Ten minutes later they were in a taxi on their way to Oppenheim's house.
It was a silent journey, for Fernack was too full of a vague sort of wrath to speak, and Corrio seemed quite content to sit in a corner and finger his silky moustache with an infuriatingly tranquil air of being quite well satisfied with the forthcoming opportunity of demonstrating his own brilliance.
In the house they found a scene of magnificent confusion. There was the butler, who seemed to be getting blamed for having admitted the thief; there was a representative of Ingerbeck's, whose temper appeared to be fraying rapidly under the flood of wild accusations which Oppenheim was flinging at him; there was a very suave and imperturbable official of the insurance company which had covered the jewels; and there was Mr. Oppenheim himself, a short fat yellow-faced man, dancing about like an agitated marionette, shaking his fists in an ecstasy of rage, screaming at the top of his voice, and accusing everybody in sight of crimes and perversions which would have been worth at least five hundred years in Sing Sing if they could have been proved. Fernack and Corrio had to listen while he unburdened his soul again from the beginning.

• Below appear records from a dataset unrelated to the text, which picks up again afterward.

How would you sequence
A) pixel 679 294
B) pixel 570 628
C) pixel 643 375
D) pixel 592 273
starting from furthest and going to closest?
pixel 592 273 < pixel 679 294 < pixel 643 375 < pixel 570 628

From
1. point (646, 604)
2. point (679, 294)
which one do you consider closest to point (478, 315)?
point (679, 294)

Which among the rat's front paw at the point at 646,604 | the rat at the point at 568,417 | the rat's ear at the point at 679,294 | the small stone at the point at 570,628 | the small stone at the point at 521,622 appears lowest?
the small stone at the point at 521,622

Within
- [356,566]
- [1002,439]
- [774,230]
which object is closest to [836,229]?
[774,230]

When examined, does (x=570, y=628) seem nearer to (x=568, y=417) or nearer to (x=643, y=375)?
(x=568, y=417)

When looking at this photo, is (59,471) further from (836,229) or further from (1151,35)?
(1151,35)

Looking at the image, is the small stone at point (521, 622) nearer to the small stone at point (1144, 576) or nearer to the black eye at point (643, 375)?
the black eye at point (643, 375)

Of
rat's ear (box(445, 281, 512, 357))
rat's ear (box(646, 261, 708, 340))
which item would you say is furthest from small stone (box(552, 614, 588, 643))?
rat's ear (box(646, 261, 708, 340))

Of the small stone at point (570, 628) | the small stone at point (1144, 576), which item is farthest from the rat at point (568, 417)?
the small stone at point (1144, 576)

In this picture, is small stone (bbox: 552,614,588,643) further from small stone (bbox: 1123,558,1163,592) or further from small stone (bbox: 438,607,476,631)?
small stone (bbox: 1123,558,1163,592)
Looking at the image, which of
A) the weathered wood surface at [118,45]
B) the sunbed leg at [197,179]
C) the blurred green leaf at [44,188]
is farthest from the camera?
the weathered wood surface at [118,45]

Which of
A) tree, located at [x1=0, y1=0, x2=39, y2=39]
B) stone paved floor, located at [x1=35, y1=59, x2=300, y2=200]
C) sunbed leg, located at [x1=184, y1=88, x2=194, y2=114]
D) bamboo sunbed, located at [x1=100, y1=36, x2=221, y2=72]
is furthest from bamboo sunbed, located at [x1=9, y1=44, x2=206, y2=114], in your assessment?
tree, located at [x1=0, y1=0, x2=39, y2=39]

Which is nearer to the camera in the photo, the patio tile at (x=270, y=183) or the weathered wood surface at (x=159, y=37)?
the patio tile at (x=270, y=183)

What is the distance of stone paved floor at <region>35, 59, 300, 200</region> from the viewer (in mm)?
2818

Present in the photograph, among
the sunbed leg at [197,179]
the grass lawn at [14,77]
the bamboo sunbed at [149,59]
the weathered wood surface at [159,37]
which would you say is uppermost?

"And now vat you think?" he wound up. "These dirty crooks, this insurance company vat takes all my money, they say they don't pay anything. They say they repudiate the policy. Just because I tried to keep the emeralds were they couldn't be found, instead of leaving them in a safe vat anyone can open."
"The thing is," explained the official of the insurance company, with his own professional brand of unruffled unctuousness, "that Mr. Oppenheim has failed to observe the conditions of the policy. It was issued on the express understanding that if the emeralds were to be kept in the house, they were to be kept in this safe and guarded by a detective from some recognized agency. Neither of these stipulations have been complied with, and in the circumstances—"
"It's a dirty svindle!" shrieked Oppenheim. "Vat do I care about your insurance company? I will cancel all my policies. I buy up your insurance company and throw you out in the street to starve. I offer my own reward for the emeralds. I will pay half a mil — I mean a hundred thousand dollars to the man who brings back my jewels!"
"Have you put that in writing yet?" asked Lieutenant Corrio quickly.